Ключевые слова: «органическая критика», «реальная критика», принцип историзма, критика социального детерминизма, принцип художественности, творческая интуиция, органическое восприятие действительности, мировоззрение художника, типизация, народность.
Abstracts
The article considers the influence of V. Belinsky’s views of on A. Grigor'ev works, the author of ?organic criticism? ? an original method of analysis of the art phenomena. The author of the paper shows how Apollon Grigor'ev’s attitude to the creative heritage of his predecessor transformed at different stages of his creative life ? from obvious imitation in the 1840s to serious critic of different statements at the end of the 1850s ? the beginning of the1860s years. The article outlines both borrowed ideas (the historicism principle, protection of personal freedom, attention to the national roots, connection of the artist’s worldview with the circumstances of his life, a recognition of the social role of the theatre and literature etc.), and views that were furiously denied by A.Grigor'ev (social determinism, aspiration to use art and literary criticism for political purposes).
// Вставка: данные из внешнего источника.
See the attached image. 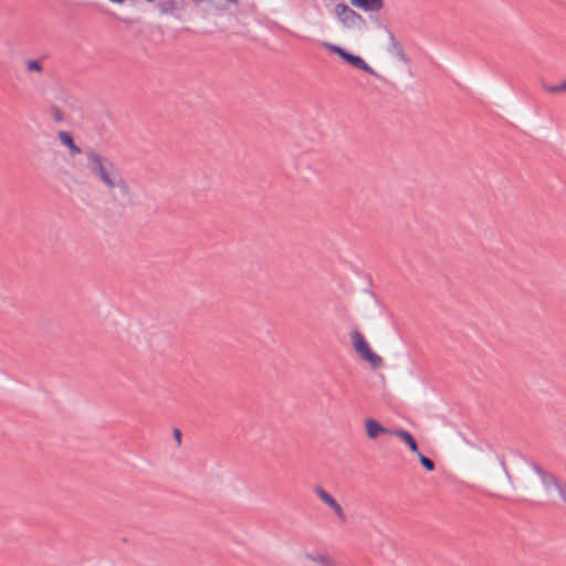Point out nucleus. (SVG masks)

Key words: ?organic criticism?, ?real criticism?, historicism principle, criticism of social determinism, principle of artistry, creative intuition, organic perception of reality, worldview of an artist, type, nationality (national character).
В. Белинский оказал серьезное воздействие на журналистику 1840–1860-х гг. Особенно ярко и своеобразно его идеи преломились в творчестве Аполлона Григорьева, автора оригинальной концепции «органической критики», представляющей собой синтез всего ценного, что было выработано и критиками-реалистами, и представителями так называемой «теории искусства для искусства».
Сам Аполлон Григорьев неоднократно указывал на явную преемственность идей великого критика в своем творчестве, считая эстетическую позицию раннего Белинского (до 1844 г.) предтечей своих «органических воззрений»1.
Особенно сильным это влияние было в 1840-е гг., когда Ап. Григорьев только начал заниматься литературной деятельностью и когда, по его собственному признанию, в журналистике особенно могущественным был «голос великого борца» Виссариона Белинского, «вместе и узаконивающий и пришпоривающий стремления и неясные гадания эпохи»2.
Впечатленный статьями своего современника-публициста, молодой критик позитивно оценивает появление произведений «натуральной школы», а благодаря им и новое качество в русской литературе – защиту прав личности: «...сознание значения каждой мелкой личности слышится и в сухой иронии, с которой Гоголь чертит образ Акакия Акакиевича, и в письмах Макара Алексеевича Девушкина, и претензии Голядкина старшего, которая доводит его наконец до сумасшествия», – пишет он в первой статье цикла «Русская драма и русская сцена»3.
Григорьев приветствует «апотеозу» личности и как характерную особенность критики первой половины 1840-х гг. Он пишет о «высоком значении обыкновенной, повседневной жизни», требует, чтобы в искусстве изображалось «общество, живущее своими, какими бы то ни было, но дельными интересами, общество, насквозь проникнутое прозаизмом»4. От писателя он ожидает повышенного внимания к прозе жизни, развенчивает романтический идеализм: «...Не смешон ли, не жалок ли человек, который среди общего стона слышит свою песню, среди страшных общественных явлений обделывает с величайшим старанием свою маленькую статуйку и любуется ею, когда кругом него страшные, бледные, изнуренные голодом лица?»5. Эти высказывания явно навеяны статьями Белинского 1840-х гг.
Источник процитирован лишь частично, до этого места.